|Xbox, GC, PS2
| Violence, Suggestive Themes
| The Good
Plays like a Bond Movie
Looks like Pierce Brosnan
Solid single and multiplayer modes
| The Bad
Short single player
Voice work could use more variety
Gadgets are never utilized well
Nightfire places you in the role of secret agent James
Bond, who must stop Raphael Drake from using a space-bound
missile defense platform as his own personal weapon. To do
this, players must survive a story-driven first person shooter
with some vehicular scenarios thrown in for good measure.
To augment the "run-and-gun" style of FPS, Bond
carries the standard array of spy gadgets.
One of the first things you'll notice about Nightfire
is how it's really been set up to play like a Bond movie.
You'll be treated to the standard "Bond shooting the
camera" intro, followed by a seemingly unrelated opening
scenario, and then a credits portion with themesong and scantily
clad women in silhouette before you reach the main game. At
that point, you can choose to play the mission-based single
player mode or get into the multiplayer.
The single player mode consists of a series of missions,
whether it be in first person mode or in a vehicle (Aston
Martin and gun mounted snowmobile), which are set up with
a series of goals and peppered with story sequences to push
the main story along. For the most part, the game is your
standard "run-and-gun" style of first person shooter,
where you just need to shoot your way from beginning to end.

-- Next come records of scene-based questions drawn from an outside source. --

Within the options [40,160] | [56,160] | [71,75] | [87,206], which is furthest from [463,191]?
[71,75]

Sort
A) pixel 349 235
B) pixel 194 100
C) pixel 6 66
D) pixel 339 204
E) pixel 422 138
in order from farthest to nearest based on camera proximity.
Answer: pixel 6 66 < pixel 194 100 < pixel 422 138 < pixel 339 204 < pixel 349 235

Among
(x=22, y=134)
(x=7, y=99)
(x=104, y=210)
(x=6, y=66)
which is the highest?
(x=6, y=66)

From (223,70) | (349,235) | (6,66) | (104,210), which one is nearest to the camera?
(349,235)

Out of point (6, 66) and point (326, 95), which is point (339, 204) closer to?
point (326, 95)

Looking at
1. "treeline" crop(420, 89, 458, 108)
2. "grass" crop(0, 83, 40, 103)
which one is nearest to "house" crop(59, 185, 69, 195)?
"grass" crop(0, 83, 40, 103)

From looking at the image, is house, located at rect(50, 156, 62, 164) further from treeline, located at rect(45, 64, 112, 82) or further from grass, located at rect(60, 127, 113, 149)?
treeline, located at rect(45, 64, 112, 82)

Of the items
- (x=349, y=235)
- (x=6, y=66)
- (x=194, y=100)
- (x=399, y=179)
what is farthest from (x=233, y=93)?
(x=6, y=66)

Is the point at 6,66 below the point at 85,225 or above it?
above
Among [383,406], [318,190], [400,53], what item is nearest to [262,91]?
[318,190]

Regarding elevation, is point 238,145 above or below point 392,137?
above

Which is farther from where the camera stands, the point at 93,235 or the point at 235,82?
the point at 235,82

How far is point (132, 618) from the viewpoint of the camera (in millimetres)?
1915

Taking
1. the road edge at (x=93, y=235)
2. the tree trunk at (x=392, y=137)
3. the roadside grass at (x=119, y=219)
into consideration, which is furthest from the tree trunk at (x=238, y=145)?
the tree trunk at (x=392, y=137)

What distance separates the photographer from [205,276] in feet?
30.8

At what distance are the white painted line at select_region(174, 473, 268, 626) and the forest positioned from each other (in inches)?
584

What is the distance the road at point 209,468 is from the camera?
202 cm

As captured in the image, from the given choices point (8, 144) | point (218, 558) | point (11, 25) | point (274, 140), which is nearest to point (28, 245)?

Luckily, though, there are enough spy elements thrown in to
keep the mission objectives from being mundane. Bond comes
with a handful of spy gadgets, which are really only useful
in a single context in a level. Outside of maybe one or two
uses throughout a level, most of the spy gadgets will just
collect dust in your inventory. And, on top of that, the single
player mode is noticeably short. Most players should be able
to beat it in a few days.
To augment the short single player mode, though, is a fairly
varied multiplayer mode with a large collection of choices,
including Deathmatch, King of the Hill, Capture the Flag and
even team modes. On top of this, the player can include A.I.
controlled "bots" to give each multiplayer session
even more enemies to deal with. And, while you're given a
good variety of choices and levels to begin with, performing
well in the single player mode unlocks more options in the
multiplayer mode. This alone will give most players a reason
to replay the single player mode.
Graphics-wise, Nightfire is built on a firmly solid
engine. Levels are nicely laid out and are fairly large in
size. One of the nicest touches is that every location looks
and feels like part of a living world, where locations feel
pulled straight from real places. My only complaint might
be that some locations feel a little too neat and clean (the
offices in one level just feel too sterile), but outside of
that, you'll be pleased with the way each location looks and
feels. Character models look pretty good and for the most
part are animated well. The James Bond model was meticulously
patterned after Pierce Brosnan and looks the part. Along with
Bond, a number of the facial models look really good and show
nice facial detail. There are a few instances where random
NPCs may be animated unusually, but it never really takes
away from the game as a whole.
Audio-wise, Nightfire presents itself well. The sound
effects and music are well done and work with the graphics
package to make a nice presentation. Voice-acting is decent,
but the person EA brought in to do James Bond sounds nothing
like Brosnan. The rest of the voice cast is nicely executed.
My only real complaint is that most of the NPC lines tend
to get repeated, so much so that it can get annoying when
you face the same type of enemy over and over in a stage.
I would have to say that the weak link of the game is the
single player mode. If EA really wanted to give players a
true spy-flick feel, they should have allowed the players
a little more experimenting with the gadgets and even reward
them for finding hidden areas or items in a level with the
gadgets (yeah, I know you get credit for doing so many "Bond
moves" in a level, but it's just not the same). For the
most part, every single stage is linear to a fault and allowing
some exploration would have done wonders towards making this
a deeper game.
While Nightfire may not be the cream of the crop when
it comes to first person shooters or even James Bond-themed
games (Goldeneye this is not), it still does manage
to provide more than enough enjoyment for those looking for
their spy-flick action fix. If you're looking into this game,
you may want to rent first to see if it's to your liking.